5-00189 Bernardo: Proroga dei termini per la presentazione del Modello Unico 2013 e per il versamento della prima rata dell'IMU.

TESTO DELLA RISPOSTA

  Con il documento in esame, l'Onorevole interrogante lamenta le difficoltà operative segnalate dall'Ordine dei dottori commercialisti e degli esperti contabili per la corretta compilazione dei modelli di dichiarazione dei redditi e per la corretta liquidazione delle imposte dovute entro il prossimo 17 giugno. In particolare, i commercialisti rappresentano di non disporre della versione definitiva del prodotto software Gerico, indispensabile per la compilazione e il calcolo degli studi di settore riguardanti una vasta platea di contribuenti, e che la scadenza del 17 giugno 2013 coincide con quella del versamento dell'acconto dell'imposta municipale unica – IMU – per la quale esiste un quadro applicativo particolarmente complesso.

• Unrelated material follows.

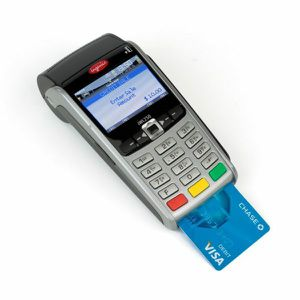 New Credit Card Machines for Sale in Murfreesboro, TN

  Pertanto, l'interrogante chiede se il Governo non ritenga opportuno prevedere, anche per l'anno in corso, una proroga all'8 luglio 2013 per i versamenti in scadenza il 17 giugno 2013 relativi al saldo e al primo acconto delle imposte sui redditi e dell'IMU.

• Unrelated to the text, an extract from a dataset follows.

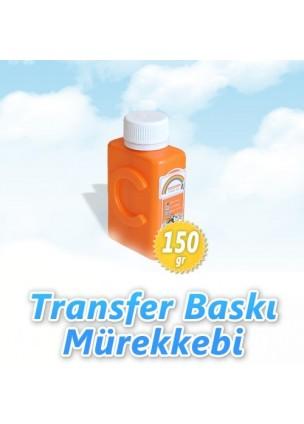 Transfer Baskı/Süblimasyon Mürekkebi - 150gr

  Al riguardo, per quanto di competenza, l'Agenzia delle entrate, relativamente alle problematiche riguardanti gli studi di settore, precisa che quest'anno la tempistica di approvazione degli studi di settore e del relativo software applicativo è stata anticipata rispetto agli anni precedenti. Gli studi di settore, infatti, sono stati approvati con decreto del Ministro dell'economia e delle finanze del 23 maggio 2013 (in corso di pubblicazione nella Gazzetta Ufficiale) ed il software (GERICO) è stato pubblicato a partire dal 16 maggio nella versione di prova (sostanzialmente definitiva), in modo da consentire agli intermediari di avviare le attività di implementazione delle proprie procedure.
  Si fa presente, inoltre, che, al fine di individuare una soluzione alla questione dei versamenti, è all'esame dei competenti Uffici dell'Amministrazione finanziaria uno schema di provvedimento, di contenuto analogo a quelli di proroga degli anni scorsi, in cui il termine di versamento delle imposte è prorogato al giorno 8 luglio 2013 (in luogo del 17 giugno), senza alcuna maggiorazione; per i versamenti effettuati dal 9 luglio 2013 al 20 agosto 2013 è prevista, invece, una maggiorazione delle somme da versare pari allo 0,40 per cento a titolo di interesse corrispettivo. Tenuto conto della motivazione alla base della richiesta dei commercialisti, nello schema di decreto si prevede che il differimento si applichi esclusivamente alle persone fisiche e ai soggetti diversi dalle persone fisiche che esercitano attività economiche per le quali sono stati elaborati gli studi di settore.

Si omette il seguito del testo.